One of Lafferty’s deeper-cut poems is “Ancient Sorceries,” written a year before he retired from writing. It is a The Men Who Knew Everything/In a Green Tree sonnet, rooted in his private symbol system. The whole poem proceeds by association, and one could follow those associative lines for a long time.


Human beings have an older, more primitive brother: childish but powerful, and known under many names in myth, religion, monstrosity, divinity, and folklore. This is Austro, but also Finnegan as teras and Neanderthal. The poem suggests that we keep forgetting him, but that he keeps returning, and one thinks of how many of Lafferty’s stories serve as reminders of this. He is terrifying and funny, stupid and brilliant, brutal and imaginative. Through old myths, magic, and religion, human culture keeps retelling him. In doing so, we reveal ourselves as strange creators too: comic and magical creatures making stories about the universe.

WHAT IS ASKED:
**A)** Reproduce the Lafferty passage from "Human beings have" up to and including "about the universe.".
**B)** According to the Lafferty passage, when was "Ancient Sorceries" written?
**C)** Extend the Lafferty passage onward from its final sentence.
The items that come next are separate material, unrelated to the Lafferty passage.

INFORMATION GIVEN:
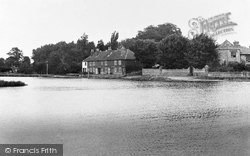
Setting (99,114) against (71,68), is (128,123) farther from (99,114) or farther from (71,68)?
(71,68)

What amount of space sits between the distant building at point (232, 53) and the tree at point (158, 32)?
44182 millimetres

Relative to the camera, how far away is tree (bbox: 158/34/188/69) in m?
74.9

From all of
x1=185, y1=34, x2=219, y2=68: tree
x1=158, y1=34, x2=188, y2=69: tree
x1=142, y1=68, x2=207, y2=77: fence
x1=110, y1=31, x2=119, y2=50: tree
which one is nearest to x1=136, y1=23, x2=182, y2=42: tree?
x1=110, y1=31, x2=119, y2=50: tree

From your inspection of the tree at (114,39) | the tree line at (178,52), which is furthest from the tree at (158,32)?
the tree line at (178,52)

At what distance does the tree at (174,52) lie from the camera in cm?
7488

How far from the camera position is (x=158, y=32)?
125188 mm

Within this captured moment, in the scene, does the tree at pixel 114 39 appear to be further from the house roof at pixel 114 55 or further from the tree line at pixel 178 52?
the tree line at pixel 178 52

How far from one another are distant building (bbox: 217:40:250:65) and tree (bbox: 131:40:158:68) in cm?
1735

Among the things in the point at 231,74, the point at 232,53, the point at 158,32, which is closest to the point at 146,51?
the point at 232,53

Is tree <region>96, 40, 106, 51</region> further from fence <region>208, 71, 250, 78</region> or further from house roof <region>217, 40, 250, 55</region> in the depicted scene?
fence <region>208, 71, 250, 78</region>

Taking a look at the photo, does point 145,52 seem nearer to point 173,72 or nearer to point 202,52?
point 173,72

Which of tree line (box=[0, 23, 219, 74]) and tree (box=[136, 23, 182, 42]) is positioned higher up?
tree (box=[136, 23, 182, 42])

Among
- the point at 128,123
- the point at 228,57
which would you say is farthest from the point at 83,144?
the point at 228,57

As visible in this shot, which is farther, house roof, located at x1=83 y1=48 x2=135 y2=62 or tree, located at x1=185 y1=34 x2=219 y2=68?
house roof, located at x1=83 y1=48 x2=135 y2=62
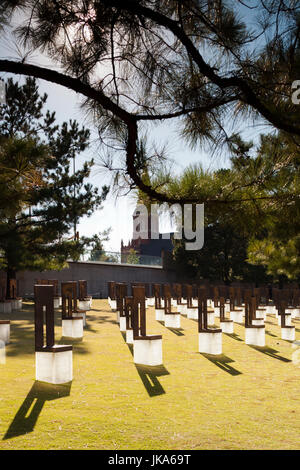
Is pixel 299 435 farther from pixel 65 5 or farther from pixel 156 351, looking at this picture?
pixel 65 5

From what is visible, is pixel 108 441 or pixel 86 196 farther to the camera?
pixel 86 196

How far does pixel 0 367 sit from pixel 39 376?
1.02 m

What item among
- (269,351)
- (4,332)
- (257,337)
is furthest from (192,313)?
(4,332)

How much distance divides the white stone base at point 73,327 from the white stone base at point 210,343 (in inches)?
102

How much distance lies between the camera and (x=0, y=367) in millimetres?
6379

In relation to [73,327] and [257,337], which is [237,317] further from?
[73,327]

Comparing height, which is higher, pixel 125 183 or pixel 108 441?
pixel 125 183

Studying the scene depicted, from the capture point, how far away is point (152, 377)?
6223 millimetres

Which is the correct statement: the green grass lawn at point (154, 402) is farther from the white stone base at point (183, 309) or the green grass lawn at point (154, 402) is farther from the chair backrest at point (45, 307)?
the white stone base at point (183, 309)

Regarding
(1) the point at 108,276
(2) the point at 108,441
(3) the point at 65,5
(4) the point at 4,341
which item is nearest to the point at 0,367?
(4) the point at 4,341

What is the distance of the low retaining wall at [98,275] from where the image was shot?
2353cm

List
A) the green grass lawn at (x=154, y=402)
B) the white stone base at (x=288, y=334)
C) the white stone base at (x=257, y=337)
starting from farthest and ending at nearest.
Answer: the white stone base at (x=288, y=334)
the white stone base at (x=257, y=337)
the green grass lawn at (x=154, y=402)

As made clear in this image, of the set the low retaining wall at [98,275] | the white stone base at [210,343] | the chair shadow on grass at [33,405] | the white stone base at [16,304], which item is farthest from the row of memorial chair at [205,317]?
the low retaining wall at [98,275]

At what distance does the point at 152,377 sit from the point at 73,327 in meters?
3.39
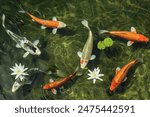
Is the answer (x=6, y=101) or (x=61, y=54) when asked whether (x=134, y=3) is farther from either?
(x=6, y=101)

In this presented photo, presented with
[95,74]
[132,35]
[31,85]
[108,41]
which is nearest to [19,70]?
[31,85]

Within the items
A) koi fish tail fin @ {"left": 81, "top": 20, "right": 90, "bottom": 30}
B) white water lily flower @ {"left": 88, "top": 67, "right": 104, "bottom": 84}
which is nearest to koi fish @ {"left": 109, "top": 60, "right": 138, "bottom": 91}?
white water lily flower @ {"left": 88, "top": 67, "right": 104, "bottom": 84}

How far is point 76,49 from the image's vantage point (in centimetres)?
346

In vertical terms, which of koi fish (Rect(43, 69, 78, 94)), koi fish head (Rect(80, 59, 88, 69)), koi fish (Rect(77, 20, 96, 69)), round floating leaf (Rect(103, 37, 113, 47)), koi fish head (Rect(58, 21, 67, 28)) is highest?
koi fish head (Rect(58, 21, 67, 28))

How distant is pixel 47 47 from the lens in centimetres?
347

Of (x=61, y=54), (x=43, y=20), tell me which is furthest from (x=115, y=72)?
(x=43, y=20)

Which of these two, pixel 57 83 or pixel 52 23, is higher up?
pixel 52 23

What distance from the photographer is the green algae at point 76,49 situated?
11.3 feet

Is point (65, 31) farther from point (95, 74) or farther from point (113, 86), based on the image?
point (113, 86)

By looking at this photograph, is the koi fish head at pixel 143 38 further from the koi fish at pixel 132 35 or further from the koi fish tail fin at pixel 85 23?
the koi fish tail fin at pixel 85 23

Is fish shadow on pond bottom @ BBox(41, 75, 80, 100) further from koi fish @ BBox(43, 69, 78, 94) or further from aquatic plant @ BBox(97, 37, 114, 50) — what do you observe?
Result: aquatic plant @ BBox(97, 37, 114, 50)

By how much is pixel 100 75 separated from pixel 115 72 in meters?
0.11

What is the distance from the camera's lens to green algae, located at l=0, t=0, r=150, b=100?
3443 millimetres

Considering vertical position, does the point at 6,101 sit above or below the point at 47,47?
below
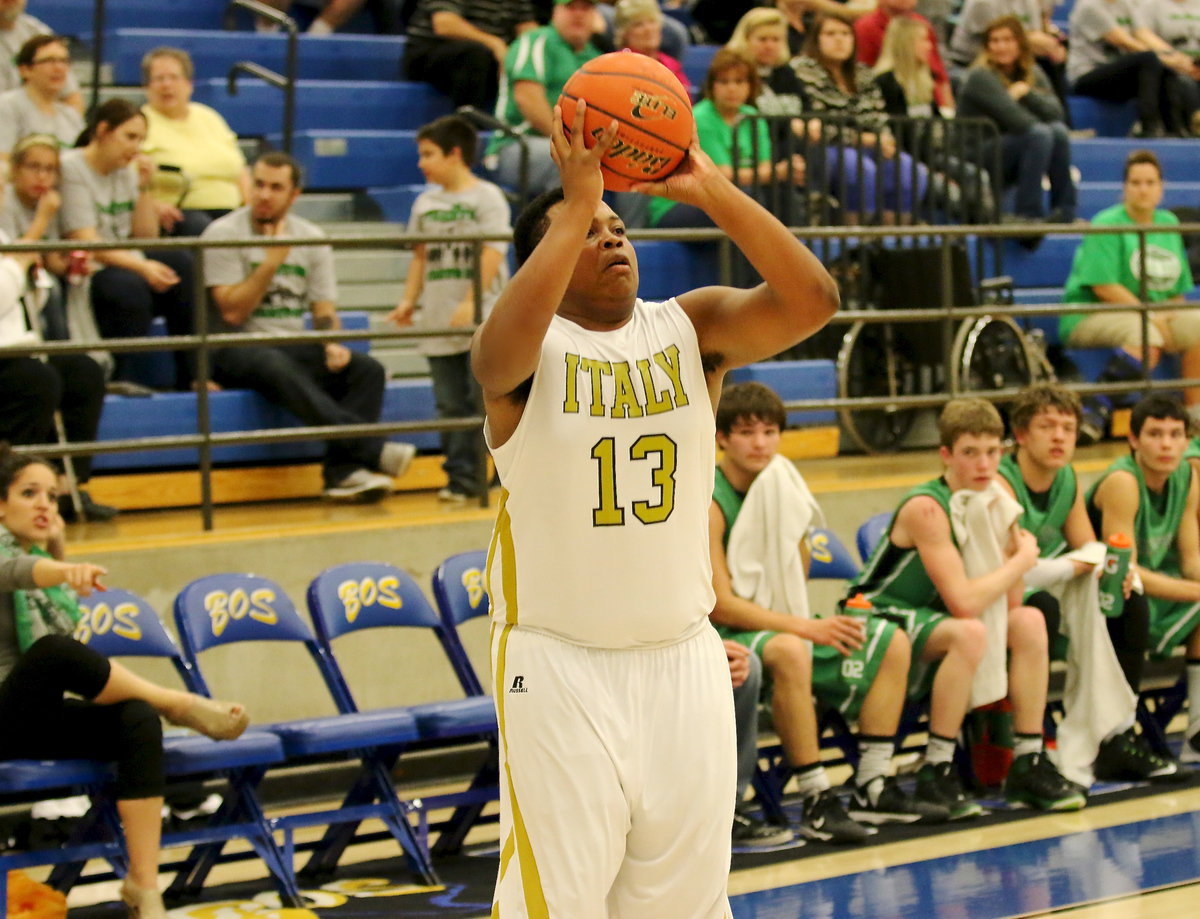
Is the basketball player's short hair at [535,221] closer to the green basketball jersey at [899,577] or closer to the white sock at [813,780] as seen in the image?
the white sock at [813,780]

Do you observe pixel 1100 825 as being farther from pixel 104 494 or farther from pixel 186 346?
pixel 104 494

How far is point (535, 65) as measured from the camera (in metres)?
8.76

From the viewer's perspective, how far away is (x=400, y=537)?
6543 mm

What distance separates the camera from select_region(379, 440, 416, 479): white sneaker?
7320mm

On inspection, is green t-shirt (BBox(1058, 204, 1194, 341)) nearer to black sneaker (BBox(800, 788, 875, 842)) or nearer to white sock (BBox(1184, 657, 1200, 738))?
white sock (BBox(1184, 657, 1200, 738))

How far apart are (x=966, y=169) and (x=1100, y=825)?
14.9ft

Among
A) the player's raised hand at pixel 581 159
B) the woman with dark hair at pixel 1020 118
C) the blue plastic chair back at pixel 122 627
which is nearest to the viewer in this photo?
the player's raised hand at pixel 581 159

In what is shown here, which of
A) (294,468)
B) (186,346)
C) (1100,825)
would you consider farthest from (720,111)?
(1100,825)

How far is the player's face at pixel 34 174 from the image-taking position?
6.91 metres

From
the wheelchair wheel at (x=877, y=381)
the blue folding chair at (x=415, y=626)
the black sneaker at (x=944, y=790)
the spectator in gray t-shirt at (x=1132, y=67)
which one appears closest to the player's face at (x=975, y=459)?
the black sneaker at (x=944, y=790)

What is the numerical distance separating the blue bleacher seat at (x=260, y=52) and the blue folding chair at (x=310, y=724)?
4624 mm

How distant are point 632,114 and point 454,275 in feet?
14.4

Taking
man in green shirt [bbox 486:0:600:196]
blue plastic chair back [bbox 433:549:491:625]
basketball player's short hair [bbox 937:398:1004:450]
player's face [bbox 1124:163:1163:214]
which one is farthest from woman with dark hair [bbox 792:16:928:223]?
blue plastic chair back [bbox 433:549:491:625]

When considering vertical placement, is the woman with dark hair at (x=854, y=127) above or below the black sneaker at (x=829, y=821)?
above
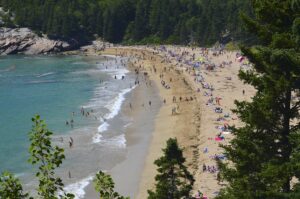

FINAL ANSWERS:
**A)**
Human beings have an older, more primitive brother: childish but powerful, and known under many names in myth, religion, monstrosity, divinity, and folklore. This is Austro, but also Finnegan as teras and Neanderthal. The poem suggests that we keep forgetting him, but that he keeps returning, and one thinks of how many of Lafferty’s stories serve as reminders of this. He is terrifying and funny, stupid and brilliant, brutal and imaginative. Through old myths, magic, and religion, human culture keeps retelling him. In doing so, we reveal ourselves as strange creators too: comic and magical creatures making stories about the universe.

**B)** It was written a year before Lafferty retired from writing.

**C)**
The poem also gathers several of Lafferty’s recurrent symbols. There is the story of the dragon's teeth and the Argo myth, in which Jason was tasked by King Aeëtes to sow them. There are Tyre, Tarshish, and Punt, which appear so often and so oddly in his fiction as places from which inexplicable and usually untrustworthy treasures arrive. There is the unusual image of Pandora’s box refigured through hay reaped and stacked on wharves, bolting Greek myth onto Galatians 6:7 and concentrating both in an image most contemporary people have lost entirely: bales of hay, piled up as essential cargo in the nineteenth and early twentieth centuries, the great age of hay scows and schooners, now under a cloud of amnesia. There is also the multimedia line, concerned with ontology and communications, Lafferty's great of the mid-seventies, with Austro from the early seventies working on Rocky McCrocky. That is displaced Finnegan making art on cave walls as if he were Jason sowing dragon's teeth; it is “Dorg"; and it is the cave of creation in Three Armageddons, and, more generally, primordial art that is never really behind us because it is all happening at once.


Finally, there are Edmund Weakfish and the Putty Dwarf, two of Lafferty’s most interesting images of human corruption and failure. I tend to think of Edmund Weakfish as an epistemic anti-Christ, a weak fish, and the Putty Dwarf as a figure of aphar, the clay from which Adam came, de-spirited and pulling toward what Lafferty calls hylicon.